I've been playing about with Amazon S3 a little for the first time and like what I see for various reasons relating to my potential use case.
We have multiple (online) remote server boxes harvesting sensor data that is regularly uploaded every hour or so (rsync'ed) to a VPS server. The number of remote server boxes is growing regularly and forecast to keep growing (hundreds). The servers are geographically dispersed. The servers are also automatically built, therefore generic with standard tools and not bespoke per location. The data is many hundreds of files per day.
I want to avoid a situation where I need to provision more VPS storage, or additional servers every time we hit the VPS capacity limit, after every N server deployments, whatever N might be.
The remote servers can never be considered fully secure due to us not knowing what might happen to them when we are not looking. Our current solution is a bit naive and simply restricts inbound rsync only over ssh to known mac address directories and a known public key. There are plenty of holes to pick in this, I know.
Let's say I write or use a script like s3cmd/s3sync to potentially push up the files.
Would I need to manage hundreds of access keys and have each server customized to include this (do-able, but key management becomes nightmarish?)
Could I restrict inbound connections somehow (eg by mac address), or just allow write-only to any client that was running the script? ( i could deal with a flood of data if someone got into a system? )
having a bucket per remote machine does not seem feasible due to bucket limits?
I don't think I want to use a single common key as if one machine is breached then potentially, a malicious hack could get access to the filestore key and start deleting for ll clients, correct?
I hope my inexperience has not blinded me to some other solution that might be suggested!
I've read lots of examples of people using S3 for backup, but can't really find anything about this sort of data collection, unless my google terminology is wrong...
I've written more than I should here, perhaps it can be summarised thus: In a perfect world I just want to have one of our techs install a new remote server into a location and it automagically starts sending files home with little or no intervention, and minimises risk? Pipedream or feasible?
TIA, Aitch
Edit 1: Perhaps bad form to answer ones own question but...

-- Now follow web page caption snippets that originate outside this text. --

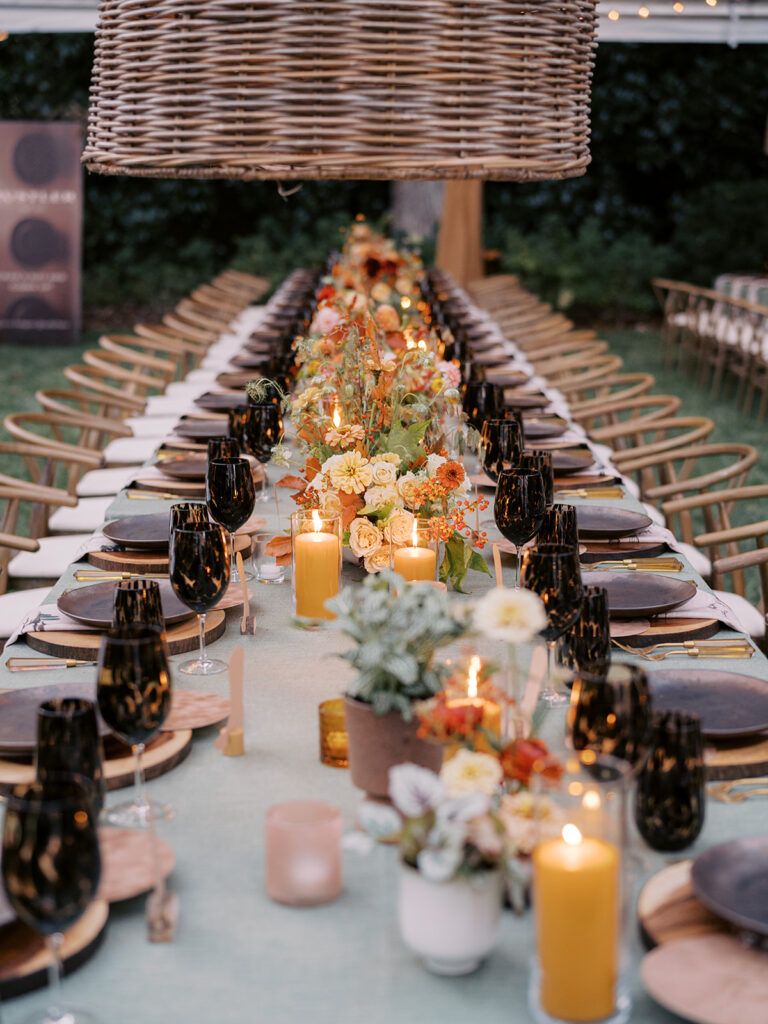 Gorgeous, flower-forward centerpiece arrangements for a private birthday party in Nashville, TN. Autumnal hues of red, brown, orange, pinks and cream are showcased in a stunning display of dahlias, zinnias, ranunculus, nigella, viburnum, rudbeckia, marigolds, liquid amber, spray roses, geranium, rose hips and bittersweet. Fall foliage provides greenery for arrangements and are wrapped around each tent pole and pendant. Design by Rosemary and Finch Floral Design in Nashville, TN. 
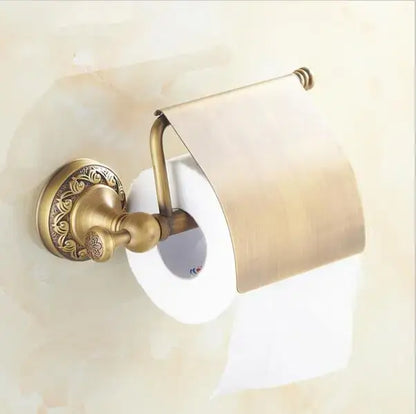 Antique brass toilet paper holder with ornate floral detailing in decorbites copper carved bathroom accessories set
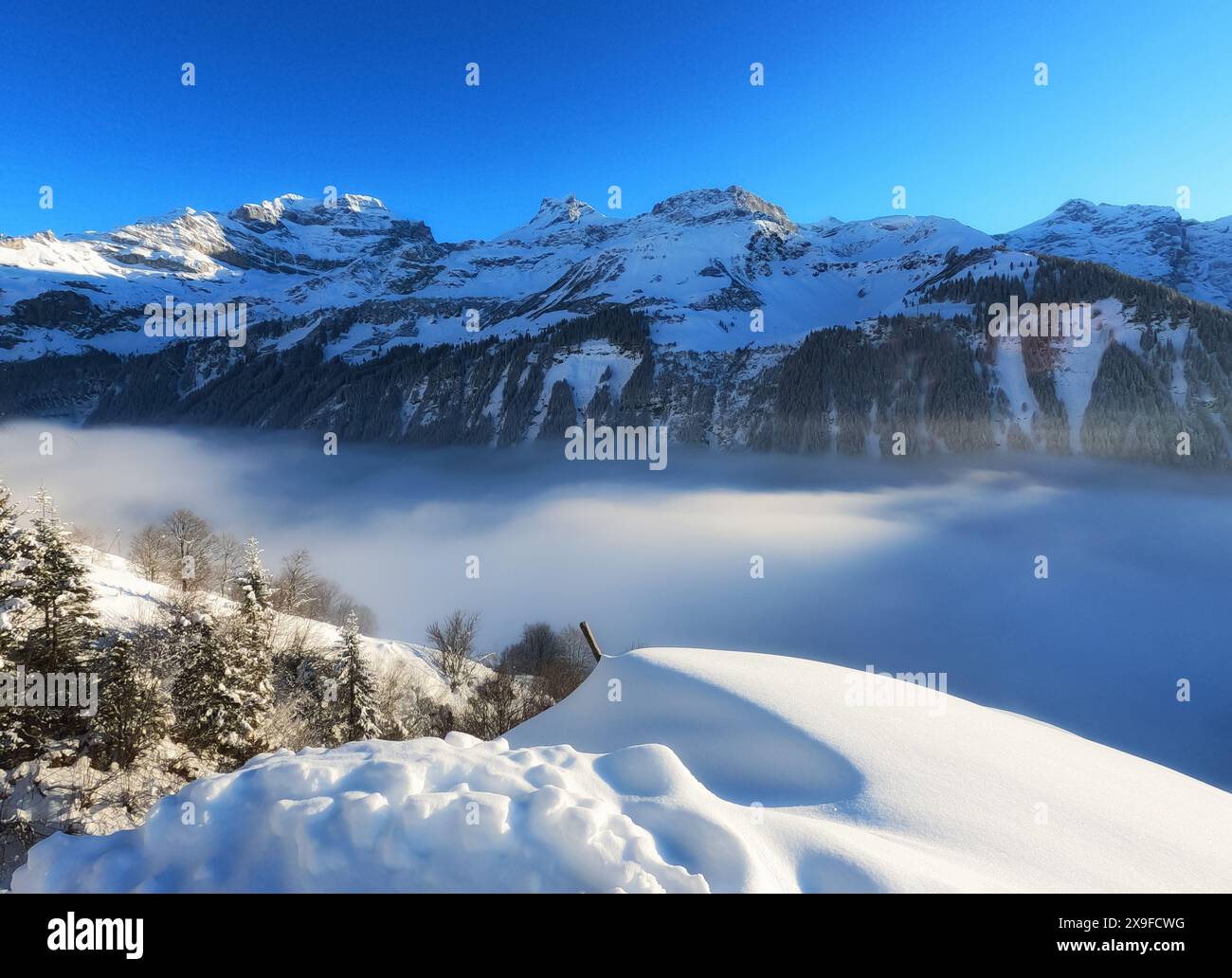 Vista aerea di nuvole basse su un paesaggio alpino innevato, passo di chiusa, Svizzera Foto Stock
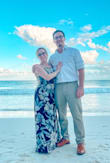 Tight in the stomach area for me, but it really made me look slimmer. I just had to be careful not to splurge too much eating. I did have to get it hemmed because I am so short.  As a wedding guest I got lots of compliments, especially on the back of the dress. I also ended up jumping into a pool and then the ocean at the end of the night haha, so if anyone wanted to know it does get heavy and clings. - Molly N.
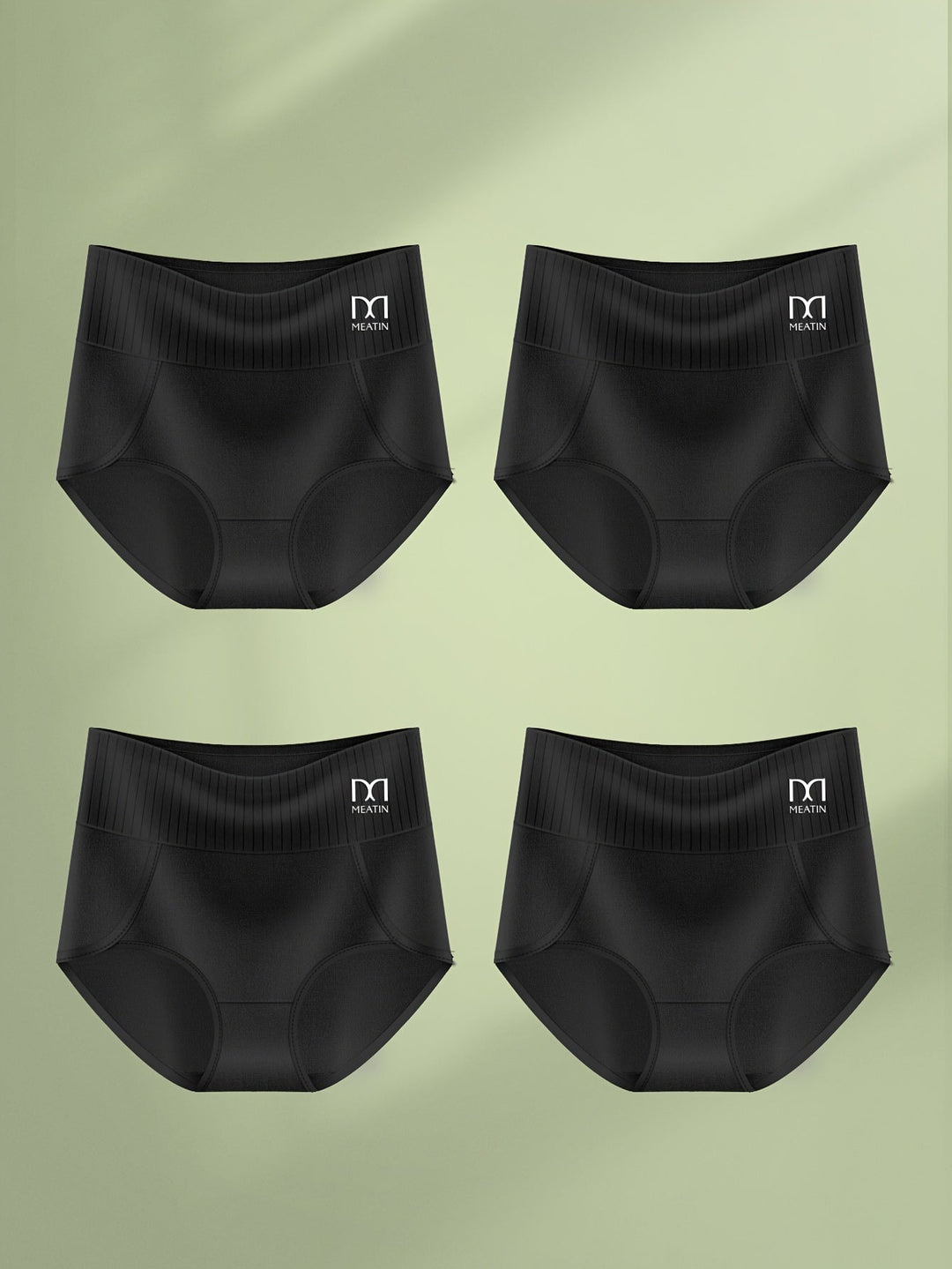 Woman wearing green high-waist shaping briefs showing flexible, body-adaptive fit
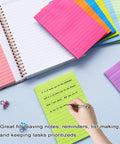 Nine Pack 4x6 Inch Lined Sticky Notes With Lines In Nine Bright Colors Large Ruled Self Adhesive Note Pads 35 Sheets Per Pad Ideal For Office And Home Organization To Do Lists Notes And Quick Reminders, showing colorful pads and a person writing on a green note.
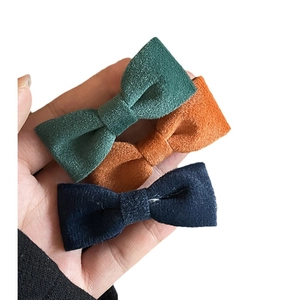Three-piece velvet bow hair clip set in vintage green, bright orange, and navy blue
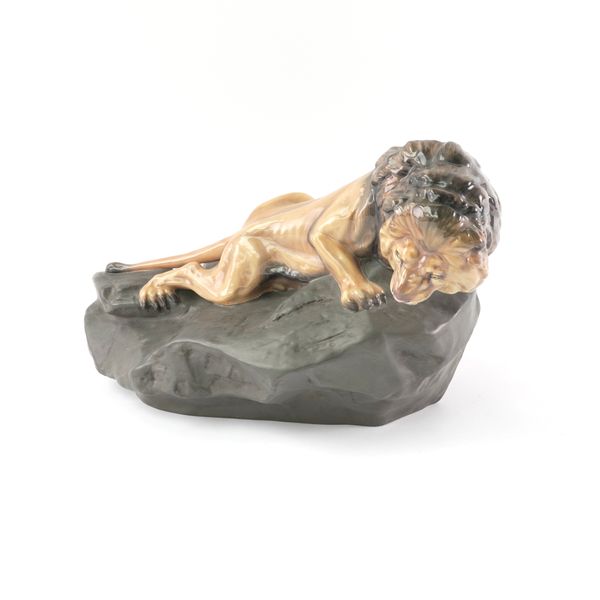 A LARGE ROYAL DOULTON MODEL, LION ON ROCK, HN 2641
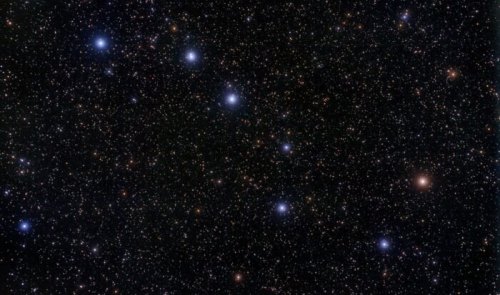 A vast night sky filled with countless stars, some shining brightly against a dark backdrop of space.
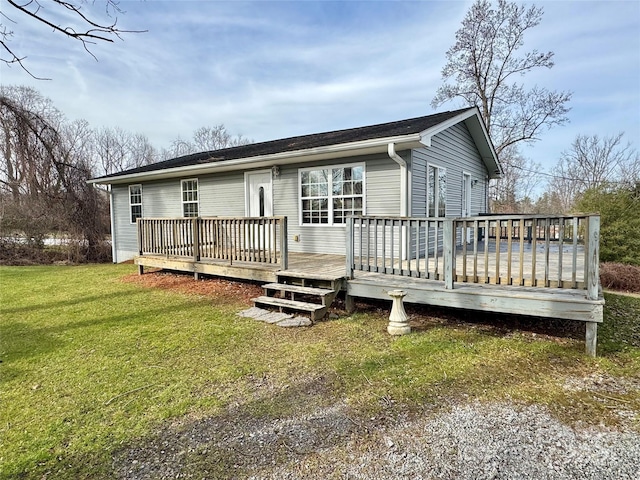 back of house featuring a lawn and a wooden deck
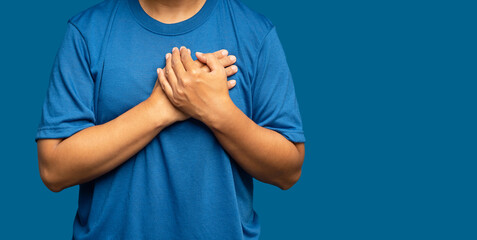 A woman is suffering from chest pain while standing on a blue background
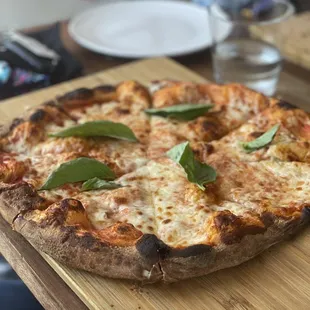 a pizza on a cutting board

After much further googling and browsing it appears that the (new?) Identity and Access Management (IAM) might be what I need, it says "...IAM eliminates the need to share passwords or access keys, and makes it easy to enable or disable a User’s access as appropriate..." I may start thinking about using the hw mac address as some sort of unique user and a hash os some form as the password so it can be programatically set.
That's correct you'll want to use IAM http://aws.amazon.com/documentation/iam/ to handle the per server credentials. As far as buckets there's a 100 bucket limit. One way to use multiple buckets can be to have a bucket per region, if the server is compromise you reduce your loss. Another option is to have servers upload to bucket A every night and have a separate secure process that moves data from bucket A to bucket B (you only have access to this bucket). If a server is compromised you have up to the last run of the process.